Book Offers a Vision of the Possible

I’ve had this book out from the library the past few weeks, but after test-driving it, I just emailed Kathleen at Bookmamas to ask her to order it for me. It’s a keeper. Here’s my review:

Wendy Tremayne’s The Good Life Lab: Radical Experiments in Hands-on Living gives a powerful example of a reimagined world in the shape of one couple’s desert homesteading adventures.

Prickly pear, an example of the desert bounty gathered by Tremayne. Photo by Jon Sullivan [Public domain], via Wikimedia Commons

Prickly pear, an example of the desert bounty gathered by Tremayne. Photo by Jon Sullivan [Public domain], via Wikimedia Commons

Many of us work toward self-sufficiency (or better, community-wide resilience, broadening the circle from homestead to neighborhood). But we’re hampered by the need to make money to prop up our lifestyles, cutting into the time we have to learn and practice new skills. Wendy and partner Mikey demonstrate what is possible by leaping into a completely new way of life. They cash out their retirement accounts (a prescient move, before the crash) and transplant themselves into Truth or Consequences, NM to build a new life.

And build they do: using waste materials and nature’s bounty, they craft a beautiful, abundant, interconnected home base that allows them to live their deepest values.

In contrast to some “green lifestyle” books that focus on giving up luxuries for the earth’s sake, this book offers an exuberant romp through the reclamation of life’s biggest gifts: time, beauty, creativity, connection, purpose. More than just a memoir, it is an invitation to adopt the “maker” mindset. Tremayne’s lyrical descriptions of the spiritual aspects of this journey, coupled with the gorgeous, whimsical artwork and photographs, make this an inspirational book.

The author (who founded Swap-O-Rama-Rama, a community-based textile repurposing/skill sharing extravaganza) observes, “When all of life is for sale, it is a revolutionary act to become a maker of things.” She describes “life in the waste stream” as the ultimate freedom.

“By relying on waste, on what nature provides, and on ourselves, we gave the world a chance to demonstrate abundance. By becoming makers of things, we let our creativity become a transformative link between the free materials available to us and the finished goods that made our lives better.”

She notes that mistakes are part of this process, and describes combatting the inevitable “I can’t do that” by simply taking the next step. For those of us who consider ourselves less than handy (ahem), the book offers both challenge and a roadmap. The last section, in fact, provides concrete steps toward reclaiming the building blocks of life, covering food, power generation, fuel, and shelter.

The physical book itself embodies the new world by its very design, in which art and joy and utility are married into a brilliant manifesto.

In short: Stop what you are doing and order one now from your local independent bookstore, people!

(Can’t wait till your book arrives? Hungry for more after reading it? Check out Wendy and Mikey’s blog at Holy Scrap.)

Their Courage Becomes our Courage

As I mentioned in a previous post, I recently devoured Frances Moore Lappe’s brilliant new book EcoMind. I now have a clearer sense of the risk people are taking when they first begin to step off Status Quo Railways and change the way they live.
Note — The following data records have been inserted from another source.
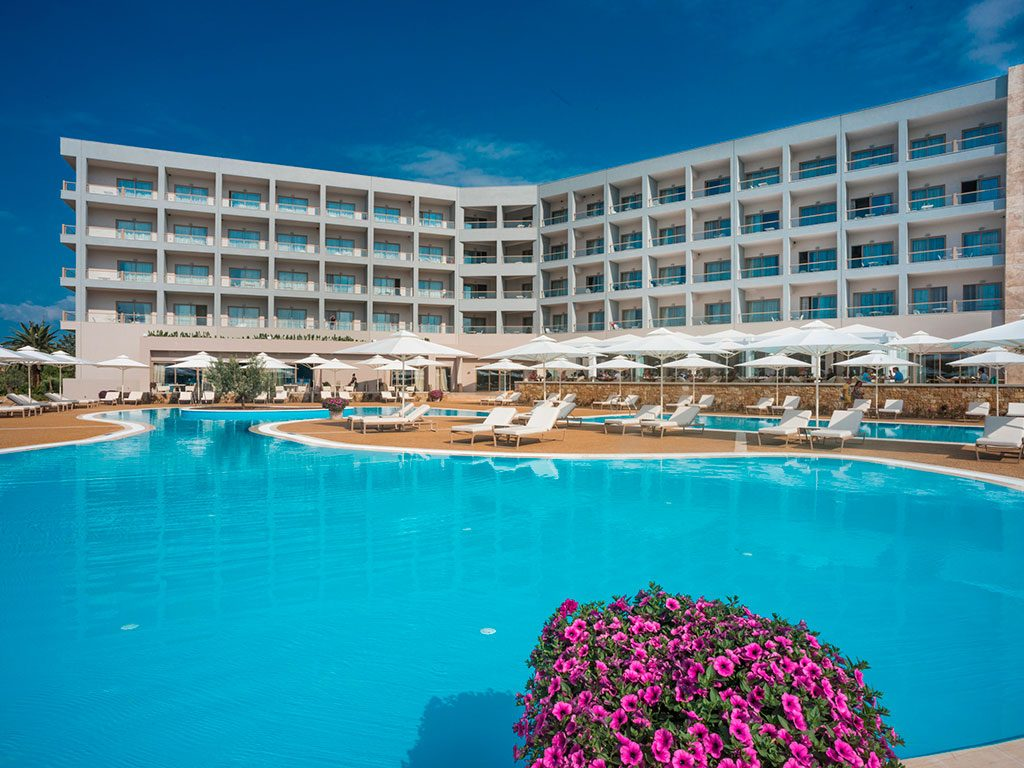 бассейн отеля Ikos Olivia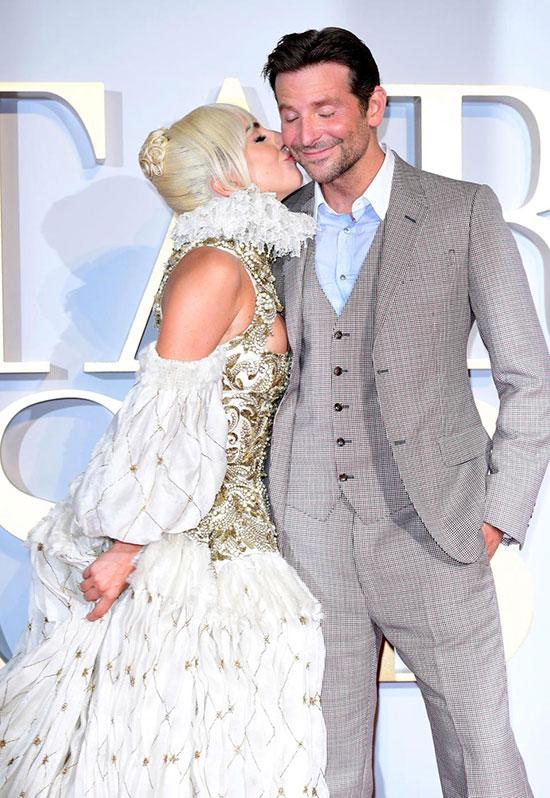 Một tài tử điện ảnh đóng phim ca nhạc với một nữ ca sĩ nhưng họ đã kết hợp ăn ý và rất đỗi ngạc nhiên về tài lẻ của nhau. Khi hợp tác đóng phim này, Bradley đã thốt lên với Gaga: Em là một nữ diễn viên thực thụ. Gaga cũng không ngừng khen ngợi Bradley có giọng hát giống như một ca sĩ chuyên nghiệp.
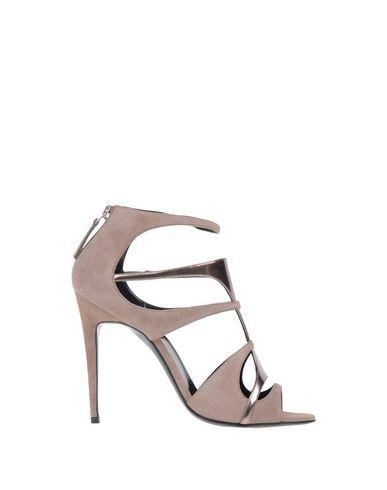 PIERRE HARDY Sandals. #pierrehardy #shoes #sandals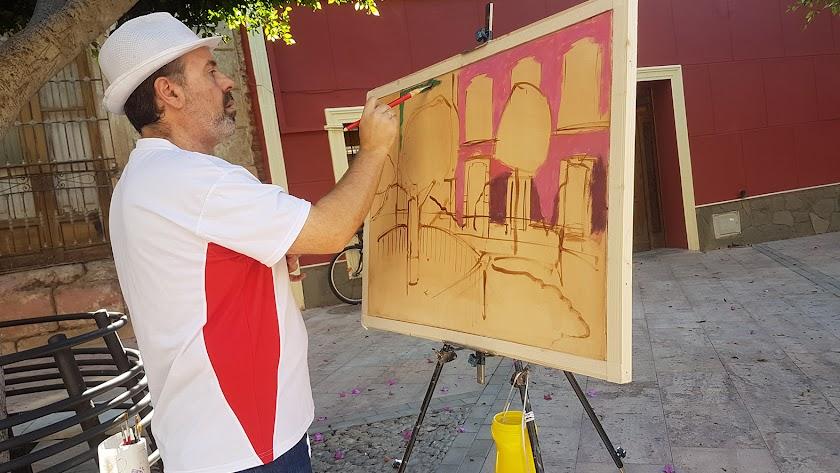 Uno de los participantes del concurso de pintura de la Feria.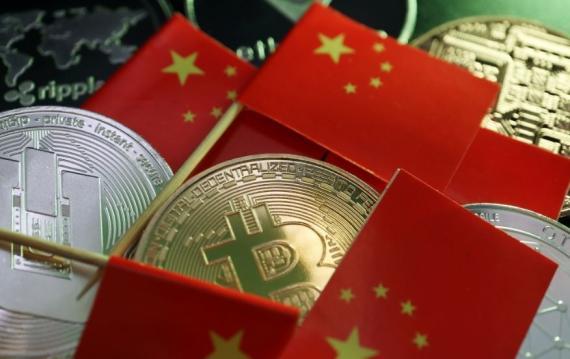 Varias monedas de bitcoin junto a banderas de China.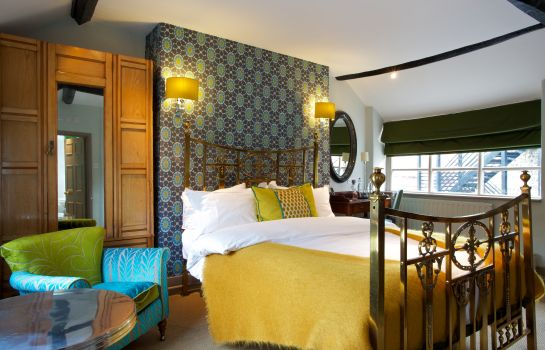 Double room (standard) The Feathers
It’s deeply ingrained in each of us as humans to to look and act like everyone else in our tribe. This has been a matter of survival since Day One of our species: Stay with the pack, or perish!

No wonder so many are hesitant to follow a different drumbeat than the dominant culture’s. Lappe cites experiments showing that subjects went along with the wider group’s opinion–even when it went against what they could see with their own eyes.

It can be quite powerful to join a movement, but what if the movement looks fringy and wrong to the people closest to us? It’s a big risk.

That’s where the power of relationship comes in.

Because those same experiments showed that “all it took was one truth-teller to enable people to be true to themselves.”

“Knowing this,” Lappe writes, “we can choose to seek out those who share our passion, those who encourage us to risk for what we believe in.”

In fact, there are neurological changes that take place when we observe others’ actions. “Mirror neurons” in our brains start firing–as if we ourselves were taking those same actions!

In this way the courage of others becomes our courage.

I have had several such exemplars in my life, people who showed me what it means to live a life of passion and integrity, with the lightest of footprints. Here is a photo of one of them, Keith Johnson of Renaissance Farm.

Keith Johnson, sharing the beauty and abundance of Renaissance Farm

Keith Johnson, sharing the beauty and abundance of Renaissance Farm

Keith and his partner Peter Bane (who gave me my introduction to Permaculture) model a generous, resourceful, earth-sustaining way of life. It’s a way of life that will be ever more essential as we face the uncertainties of the future.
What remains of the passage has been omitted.